Chinese wines are 'average' ... let's break out the champagne!

2011-2-9 15:28:07 .cnngo.com 评论(0人参与)
Chinese wines -- grace vineyard
Grace's Chairman’s Reserve received 85 points, coming in as one of the best Chinese wines on the market.
Although Chinese wines frequently get a bum rap, as Chinese domestic production skyrockets, international experts are finally starting to see if these reputations actually have any merit. 

On Robert Parker's wine website, vino expert Lisa Perrotti-Brown reviewed 20 Chinese wines from Grace Vineyard, Dynasty and Silver Heights (the smallest producer of the bunch and the least well-known even domestially) -- amazingly enough, 18 passed the taste test as at least "average." 

Score one for Chinese wines.

The Grape Wall of China picked up the ratings, noting that nine wines scored from above average to good (80-89 points out of 100), and another nine came in at the 70 to 79 point range (average). 
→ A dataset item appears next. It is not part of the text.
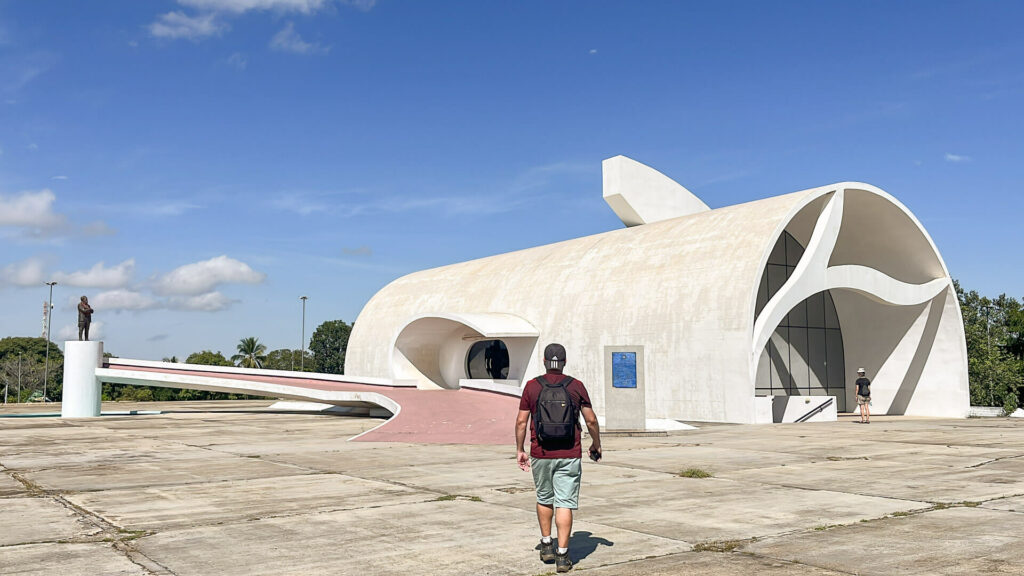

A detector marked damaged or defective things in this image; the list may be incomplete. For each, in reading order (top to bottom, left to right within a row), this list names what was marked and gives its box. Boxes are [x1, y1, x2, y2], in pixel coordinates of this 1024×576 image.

cracked pavement [2, 401, 1024, 569]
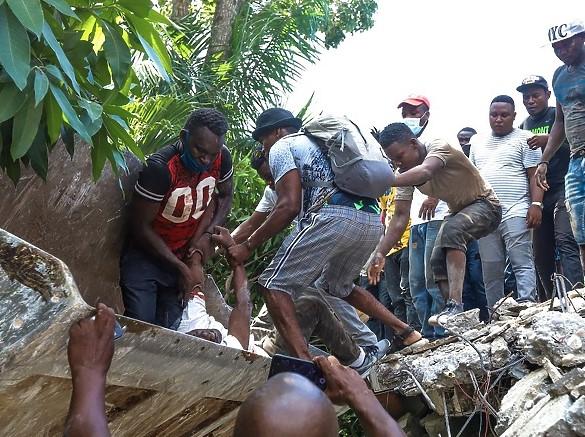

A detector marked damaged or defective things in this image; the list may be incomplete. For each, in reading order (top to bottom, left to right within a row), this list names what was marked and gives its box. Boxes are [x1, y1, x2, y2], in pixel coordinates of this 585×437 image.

broken concrete debris [372, 292, 584, 434]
At this point, and with a rather lackluster reputation for Chinese wines, the industry should be well pleased with “average” and run with it.
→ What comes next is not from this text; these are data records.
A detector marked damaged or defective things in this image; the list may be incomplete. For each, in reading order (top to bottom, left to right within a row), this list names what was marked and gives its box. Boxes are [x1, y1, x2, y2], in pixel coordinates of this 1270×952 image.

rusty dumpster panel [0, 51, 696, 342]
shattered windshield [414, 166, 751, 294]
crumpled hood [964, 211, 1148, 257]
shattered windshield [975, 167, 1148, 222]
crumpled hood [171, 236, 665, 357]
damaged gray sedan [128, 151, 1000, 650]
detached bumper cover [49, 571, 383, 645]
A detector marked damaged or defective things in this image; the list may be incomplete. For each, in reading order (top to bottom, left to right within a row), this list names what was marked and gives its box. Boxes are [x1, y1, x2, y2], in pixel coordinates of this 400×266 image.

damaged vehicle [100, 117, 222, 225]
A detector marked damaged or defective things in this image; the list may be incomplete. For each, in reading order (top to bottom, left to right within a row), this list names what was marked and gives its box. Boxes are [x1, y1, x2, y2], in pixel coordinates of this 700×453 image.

Perrotti-Brown did stack the glasses a bit in China’s favor as Grace Vineyard and Silver Heights are really the only two vineyards in China of international note, posts Jim Boyce

How Dynasty passed, we aren't so sure.

The top two ranking wines were Grace's Chairman’s Reserve (RMB 488) at 85 points and Grace's Deep Blue (RMB 288), which came in at 82 points.
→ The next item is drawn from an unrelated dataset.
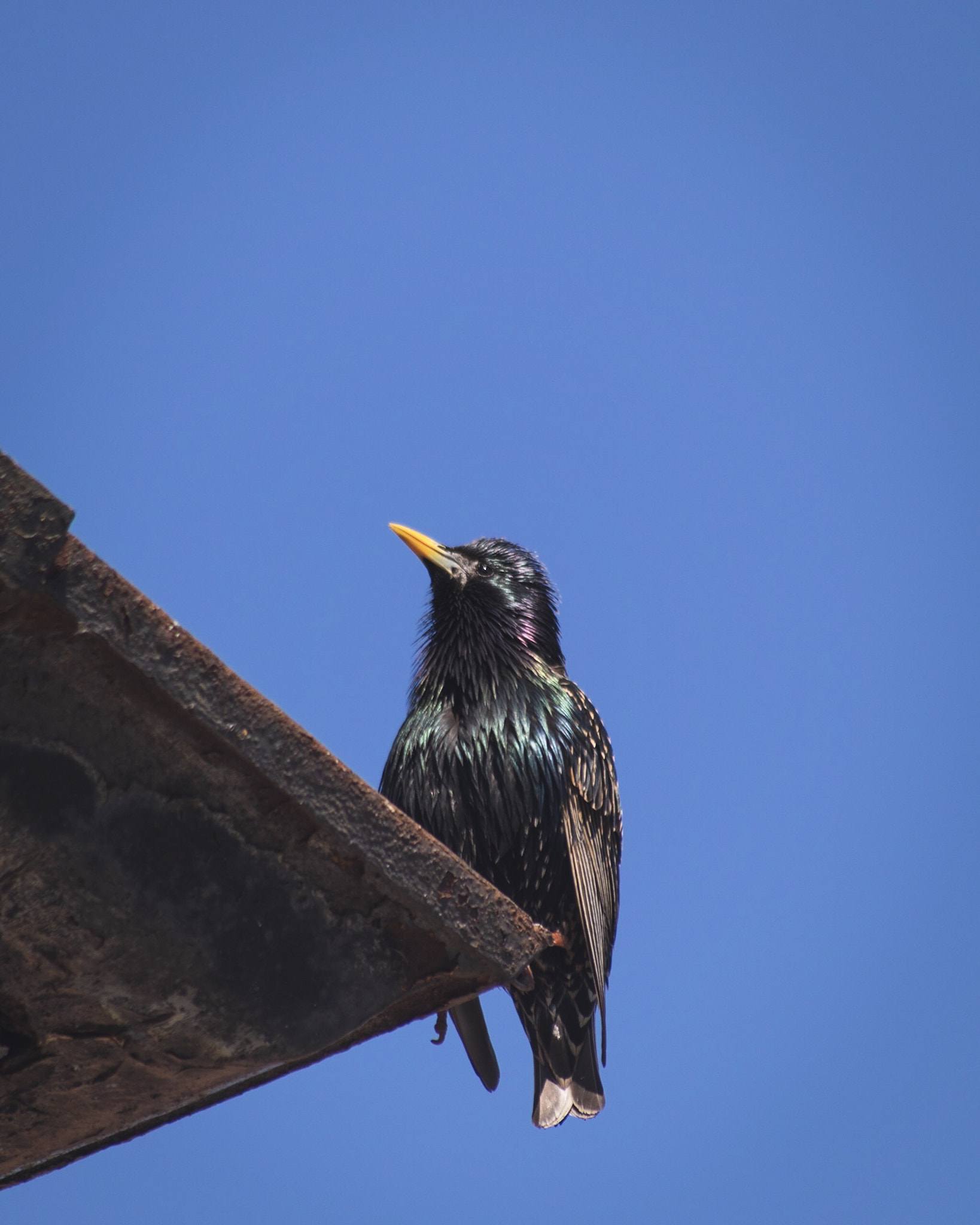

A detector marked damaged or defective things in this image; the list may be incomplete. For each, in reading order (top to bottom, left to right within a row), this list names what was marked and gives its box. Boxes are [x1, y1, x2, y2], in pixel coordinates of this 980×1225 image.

rusty metal roof [0, 450, 553, 1187]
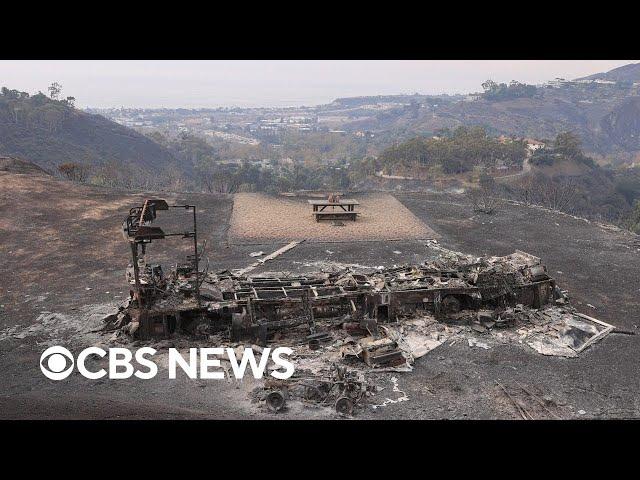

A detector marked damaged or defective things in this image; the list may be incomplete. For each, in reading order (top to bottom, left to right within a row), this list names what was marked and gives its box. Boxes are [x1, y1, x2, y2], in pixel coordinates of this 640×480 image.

burned building debris [104, 199, 616, 416]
Grace Vineyard also produced the only two bottles that didn’t pass the 70 point mark, the Grace Premium Cabernet Sauvignon Merlot (2008) and the Grace Cabernet Sauvignon (2008).

Although Chinese wine only fared marginally well on this recent international taste test, the demand for Chinese wine is increasing. China produced 72 million cases of wine in 2009, an increase of 28 percent from 2008, according to a recent report by French wine exhibition organizers Vinexpo.

If China keeps producing wine at its current growth rate, the country will generate 128 million cases of wine by the end of 2012, an increase of 77 percent that would see it overtake more established New World wine nations such as Australia, which has a forecast of 121 million cases.

Much of this growth in the demand for Chinese wine though comes from the domestic market.

"Some Chinese labels have exhibited internationally and sold a tiny amount of wine,” says Denis Gastin, a commercial wine writer who regularly travels to China.

“But that is not the focus of the industry at the moment. The motivation was more to show Chinese drinkers local growers could compete internationally.”